### ETL (Extract Load Transform)
1. #### Pipeline Steps
    1. Load the Raw Data
    2. Apply Cleaning/ Dropping and Handling Missing Values
    3. Apply Feature Engineering
        1. Adding New Features
           1. Pulse Pressure (ap_hi - ap_lo)
           2. Mean Arterial Pressure (ap_lo + (ap_hi - ap_lo)/ 3)
           3. Pulse_map_interaction
           4. Glucose_cholesterol_interaction
           5. Bp_cholesterol_interaction
           6. BMI
           7. Age_BMI_Interaction
        2. Normalization and Scaling for Numerical Features
        3. Encoding (if needed) for Categorical Features
    4. Final Pipeline.
2. #### Testing Pipeline

#### 1. Data Pipeline Steps

In [44]:
# lists for numerical and categorical columns
scaling_num_cols = ['age', 'height', 'weight', 'ap_hi', 'ap_lo', 
            'pulse_pressure', 'map', 'pulse_map_interaction', 'gluc_chol', 
            'bp_chol', 'bmi', 'age_bmi_interaction']

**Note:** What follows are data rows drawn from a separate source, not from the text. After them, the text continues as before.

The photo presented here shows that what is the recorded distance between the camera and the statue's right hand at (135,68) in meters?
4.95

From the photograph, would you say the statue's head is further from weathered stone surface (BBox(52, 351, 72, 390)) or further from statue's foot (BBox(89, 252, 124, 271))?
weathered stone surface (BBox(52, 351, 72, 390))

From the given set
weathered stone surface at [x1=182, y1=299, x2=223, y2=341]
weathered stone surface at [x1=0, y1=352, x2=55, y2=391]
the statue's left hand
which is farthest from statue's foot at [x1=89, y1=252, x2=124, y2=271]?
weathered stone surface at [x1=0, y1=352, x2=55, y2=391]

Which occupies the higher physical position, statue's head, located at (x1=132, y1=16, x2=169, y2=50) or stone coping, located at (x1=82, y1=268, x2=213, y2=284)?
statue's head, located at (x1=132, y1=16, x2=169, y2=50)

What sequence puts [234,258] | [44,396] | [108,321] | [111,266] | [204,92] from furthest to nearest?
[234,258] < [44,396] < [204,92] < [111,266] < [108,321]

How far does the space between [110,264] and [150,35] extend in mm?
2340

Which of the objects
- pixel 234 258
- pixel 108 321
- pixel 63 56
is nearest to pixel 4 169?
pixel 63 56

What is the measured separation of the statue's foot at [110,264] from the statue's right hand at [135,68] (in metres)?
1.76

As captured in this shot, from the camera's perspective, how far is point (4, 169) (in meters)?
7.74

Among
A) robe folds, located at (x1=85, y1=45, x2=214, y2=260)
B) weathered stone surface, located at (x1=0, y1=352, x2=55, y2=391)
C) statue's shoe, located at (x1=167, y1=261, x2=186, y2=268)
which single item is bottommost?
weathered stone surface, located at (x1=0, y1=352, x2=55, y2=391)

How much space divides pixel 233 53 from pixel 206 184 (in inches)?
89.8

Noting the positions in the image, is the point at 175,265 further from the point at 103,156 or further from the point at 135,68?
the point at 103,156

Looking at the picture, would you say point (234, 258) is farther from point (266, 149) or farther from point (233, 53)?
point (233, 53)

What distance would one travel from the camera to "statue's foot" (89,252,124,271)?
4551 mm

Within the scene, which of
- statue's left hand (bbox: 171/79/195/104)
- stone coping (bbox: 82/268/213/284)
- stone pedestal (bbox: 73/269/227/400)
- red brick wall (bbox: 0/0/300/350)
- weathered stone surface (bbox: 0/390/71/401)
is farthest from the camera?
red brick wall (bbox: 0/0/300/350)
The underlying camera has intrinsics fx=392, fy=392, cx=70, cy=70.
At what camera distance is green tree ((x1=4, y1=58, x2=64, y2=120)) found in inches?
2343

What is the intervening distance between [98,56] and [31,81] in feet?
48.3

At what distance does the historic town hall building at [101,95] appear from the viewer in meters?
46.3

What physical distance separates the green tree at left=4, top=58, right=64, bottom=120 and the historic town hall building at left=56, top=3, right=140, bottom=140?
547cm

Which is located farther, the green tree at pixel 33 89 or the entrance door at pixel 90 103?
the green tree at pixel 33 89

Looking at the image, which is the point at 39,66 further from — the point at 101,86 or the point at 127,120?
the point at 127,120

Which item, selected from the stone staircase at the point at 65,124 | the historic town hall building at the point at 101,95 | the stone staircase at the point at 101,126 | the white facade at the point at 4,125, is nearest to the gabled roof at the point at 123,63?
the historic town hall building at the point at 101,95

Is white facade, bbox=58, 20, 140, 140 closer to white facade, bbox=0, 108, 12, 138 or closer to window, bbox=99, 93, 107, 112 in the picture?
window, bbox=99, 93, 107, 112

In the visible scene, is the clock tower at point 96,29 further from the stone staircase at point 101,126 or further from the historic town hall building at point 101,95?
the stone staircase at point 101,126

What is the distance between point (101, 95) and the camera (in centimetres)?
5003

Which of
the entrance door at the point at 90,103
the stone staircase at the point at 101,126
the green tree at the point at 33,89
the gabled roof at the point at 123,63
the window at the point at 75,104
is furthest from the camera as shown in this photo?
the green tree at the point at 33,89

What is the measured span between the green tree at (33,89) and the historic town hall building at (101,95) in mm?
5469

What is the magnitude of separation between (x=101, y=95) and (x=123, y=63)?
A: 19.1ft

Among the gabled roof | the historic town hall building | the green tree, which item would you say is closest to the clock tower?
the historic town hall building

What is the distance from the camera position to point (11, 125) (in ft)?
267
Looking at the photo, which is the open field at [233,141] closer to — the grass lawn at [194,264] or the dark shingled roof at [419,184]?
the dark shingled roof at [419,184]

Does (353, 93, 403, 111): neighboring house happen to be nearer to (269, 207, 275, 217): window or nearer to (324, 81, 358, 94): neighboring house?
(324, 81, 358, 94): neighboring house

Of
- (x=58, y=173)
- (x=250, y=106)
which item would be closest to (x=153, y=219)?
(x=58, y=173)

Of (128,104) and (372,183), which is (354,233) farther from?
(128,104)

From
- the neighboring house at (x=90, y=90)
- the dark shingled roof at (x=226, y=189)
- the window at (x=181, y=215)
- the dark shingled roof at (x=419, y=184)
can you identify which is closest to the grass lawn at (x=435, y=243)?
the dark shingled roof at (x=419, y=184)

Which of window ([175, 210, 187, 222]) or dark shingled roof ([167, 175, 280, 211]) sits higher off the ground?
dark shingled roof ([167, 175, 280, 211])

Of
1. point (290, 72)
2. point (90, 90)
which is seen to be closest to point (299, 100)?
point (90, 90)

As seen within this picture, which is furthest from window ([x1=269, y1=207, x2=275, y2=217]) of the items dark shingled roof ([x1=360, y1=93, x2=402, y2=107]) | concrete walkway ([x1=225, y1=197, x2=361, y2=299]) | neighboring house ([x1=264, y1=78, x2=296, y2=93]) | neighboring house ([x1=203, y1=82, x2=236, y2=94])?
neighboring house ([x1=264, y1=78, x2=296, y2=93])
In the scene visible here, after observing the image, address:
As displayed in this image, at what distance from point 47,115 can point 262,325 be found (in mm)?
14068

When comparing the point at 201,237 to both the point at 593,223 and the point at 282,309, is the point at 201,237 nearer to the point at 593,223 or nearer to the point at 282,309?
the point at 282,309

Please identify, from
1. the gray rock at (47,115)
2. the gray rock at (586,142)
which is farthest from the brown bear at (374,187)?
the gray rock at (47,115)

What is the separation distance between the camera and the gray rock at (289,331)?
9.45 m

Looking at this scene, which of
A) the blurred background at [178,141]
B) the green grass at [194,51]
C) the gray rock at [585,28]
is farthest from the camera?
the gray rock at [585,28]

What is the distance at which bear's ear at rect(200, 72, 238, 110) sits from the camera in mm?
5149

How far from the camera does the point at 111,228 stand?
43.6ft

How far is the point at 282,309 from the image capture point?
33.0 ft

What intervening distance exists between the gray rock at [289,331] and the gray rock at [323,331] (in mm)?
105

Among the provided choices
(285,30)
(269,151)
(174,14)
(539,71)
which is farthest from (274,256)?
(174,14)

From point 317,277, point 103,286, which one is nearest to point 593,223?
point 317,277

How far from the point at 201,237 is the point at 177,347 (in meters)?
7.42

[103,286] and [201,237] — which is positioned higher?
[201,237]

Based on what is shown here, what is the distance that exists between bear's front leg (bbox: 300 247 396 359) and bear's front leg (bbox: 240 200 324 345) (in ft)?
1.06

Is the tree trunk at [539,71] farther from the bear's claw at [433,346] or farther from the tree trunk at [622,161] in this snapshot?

encoding_cat_cols = ['gender', 'cholesterol', 'gluc', 'smoke', 'alco', 'active']
unwanted_cols = ['id']

# Print the lists
print("Numerical Columns:", scaling_num_cols)
print("Categorical Columns:", encoding_cat_cols)
print("Unwanted Columns:", unwanted_cols)

Numerical Columns: ['age', 'height', 'weight', 'ap_hi', 'ap_lo', 'pulse_pressure', 'map', 'pulse_map_interaction', 'gluc_chol', 'bp_chol', 'bmi', 'age_bmi_interaction']
Categorical Columns: ['gender', 'cholesterol', 'gluc', 'smoke', 'alco', 'active']
Unwanted Columns: ['id']


In [45]:
import pandas as pd
from sklearn.pipeline import Pipeline
from sklearn.compose import ColumnTransformer
from sklearn.base import BaseEstimator, TransformerMixin
from sklearn.preprocessing import FunctionTransformer, StandardScaler, OneHotEncoder

# ===============================
# FEATURE TRANSFORMATION STEPS
# ===============================

# Define the drop functionality
def drop_columns(df, columns_to_drop=unwanted_cols):
    return df.drop(columns=columns_to_drop, axis=1)

# Define individual feature engineering functions
def add_pulse_pressure(df):
    df['pulse_pressure'] = df['ap_hi'] - df['ap_lo']
    return df

def add_mean_arterial_pressure(df):
    df['map'] = df['ap_lo'] + (df['ap_hi'] - df['ap_lo']) / 3
    return df

def add_pulse_map_interaction(df):
    df['pulse_map_interaction'] = df['pulse_pressure'] * df['map']
    return df

def add_glucose_chol_interaction(df):
    df['gluc_chol'] = df['gluc'] * df['cholesterol']
    return df

def add_bp_chol_interaction(df):
    df['bp_chol'] = (df['ap_hi'] + df['ap_lo']) * df['cholesterol']
    return df

def add_bmi(df):
    df['bmi'] = df['weight'] / ((df['height'] / 100) ** 2)
    return df

def add_age_bmi_interaction(df):
    df['age_bmi_interaction'] = df['age'] * df['bmi']
    return df


# Custom transformer to output a DataFrame with updated column names
class DataFrameTransformer(BaseEstimator, TransformerMixin):
    def __init__(self, column_transformer, scaling_cols, encoding_cols):
        self.column_transformer = column_transformer
        self.scaling_cols = scaling_cols
        self.encoding_cols = encoding_cols

    def fit(self, X, y=None):
        self.column_transformer.fit(X)
        return self

    def transform(self, X):
        # Transform data using the ColumnTransformer
        transformed_array = self.column_transformer.transform(X)

        # Get feature names for numeric and categorical columns
        num_feature_names = self.column_transformer.named_transformers_['num'].get_feature_names_out()
        cat_feature_names = self.column_transformer.named_transformers_['cat'].get_feature_names_out()

        # Combine feature names
        feature_names = list(num_feature_names) + list(cat_feature_names)

        # Return a DataFrame with updated column names
        return pd.DataFrame(transformed_array, columns=feature_names, index=X.index)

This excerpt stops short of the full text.